Anthony: When I came down the Carolinas and I was just starting my consulting business, I also did a lot of entertaining because I was looking for something to do during my downtime. And I found a place in Hickory, North Carolina, an assisted living community, and I would entertain there. And I met Esther. And I tell people that Esther became my designated heckler.
She would roll her eyes when I would say funny stuff. And I’d explain to her that November is for accountants. She would roll her eyes like she really doesn't believe me. And so Esther and I became really close friends over many years that I was singing there. After some time, the activity director at that community called me and said, “Hey, when you come up here, can you make some time to go visit Esther in the hospital with me?” I said, sure, and I didn't really think anything of it.
We finished the performance and went to the hospital. We drove together and the activity director told me, “Esther had died and they revived her.She's in the coronary care unit. And she wants to speak to you.”
“Why?” I asked. I found out when I got there. Esther was lying in bed and her daughter sat nearby. Her daughter told me that Esther wants me to sing a specific song.
It's a song that I didn't know, called Because He Lives. It’s a touching and beautiful song:
Because he lives
I can face tomorrow
Because he lives
All fear is gone
Because I know he holds the future
And life is worth the living
Just because he lives
So we talked a bit more, and I finally sang Unforgettable for her, because that's what she was to me. But I told her I was going to learn Because He Lives. I went home and found the backing tracks and I played the guitars and I did multiple vocals and I put a little CD together with a three and a half minute song and I sent it to her.
She was out of the hospital, back at assisted living, and about a month goes by. The activity director calls me and told me that Esther's in hospice. And then a couple of weeks later, she said Esther had passed. I don't make it a habit of going to the funerals of residents who I've entertained because it could actually become a full time job. But I decided I was going to Esther's funeral. Something was tugging at me to go and I couldn’t explain it. And so I went. And of course, on the program is the song Because He Lives. As I’m finding a seat, the daughter came up to me. She told me that she never cried until I walked in, and gave me a hug. So I kind of knew something was up. I didn't know why I would elicit such a strong response.
The daughter asked me: “Did you hear about my mother's last day of life?”
I said, “No, I didn't.”
She explained, “Well, on her last day we played your CD with Because He Lives over and over again. And eventually I knelt down next to mom and sang along, and basically told her that it’s ok to let go. That everything would be OK.” Esther passed that day.

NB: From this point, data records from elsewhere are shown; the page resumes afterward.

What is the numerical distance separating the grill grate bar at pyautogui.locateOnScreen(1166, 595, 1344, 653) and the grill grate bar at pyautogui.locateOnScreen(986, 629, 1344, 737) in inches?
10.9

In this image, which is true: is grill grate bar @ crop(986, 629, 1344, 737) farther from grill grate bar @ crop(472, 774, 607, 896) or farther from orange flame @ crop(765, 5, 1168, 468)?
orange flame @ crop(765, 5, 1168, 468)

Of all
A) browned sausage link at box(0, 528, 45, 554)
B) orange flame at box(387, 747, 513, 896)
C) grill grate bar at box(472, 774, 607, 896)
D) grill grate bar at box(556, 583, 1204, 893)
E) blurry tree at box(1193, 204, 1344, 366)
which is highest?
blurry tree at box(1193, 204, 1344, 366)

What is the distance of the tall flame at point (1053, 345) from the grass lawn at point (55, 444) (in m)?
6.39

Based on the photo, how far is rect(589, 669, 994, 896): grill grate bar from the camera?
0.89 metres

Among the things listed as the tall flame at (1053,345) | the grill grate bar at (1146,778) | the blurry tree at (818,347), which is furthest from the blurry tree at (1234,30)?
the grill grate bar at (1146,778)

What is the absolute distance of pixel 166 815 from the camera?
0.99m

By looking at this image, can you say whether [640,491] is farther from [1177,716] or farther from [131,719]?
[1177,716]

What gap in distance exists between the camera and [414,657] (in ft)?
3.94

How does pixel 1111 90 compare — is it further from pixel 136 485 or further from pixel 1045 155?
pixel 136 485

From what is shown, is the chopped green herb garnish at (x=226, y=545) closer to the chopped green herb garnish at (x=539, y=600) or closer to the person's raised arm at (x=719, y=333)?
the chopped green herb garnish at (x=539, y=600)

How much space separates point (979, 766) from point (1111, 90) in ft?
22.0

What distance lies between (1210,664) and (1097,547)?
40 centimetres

I have a lot of those Esther moments. That's one of the most profound. But it gets to the fact of why I do what I do and why I can't abandon what I do. I left hospital health care where I could have had a much more lucrative monetary career to come into long-term care and become an entrepreneur. There are ups and downs. Some famine and some good times. So frankly, when I have the tug of wanting to make more money, I have Esther pulling at me saying, “Well, hold on a minute, why are you doing this in the first place?”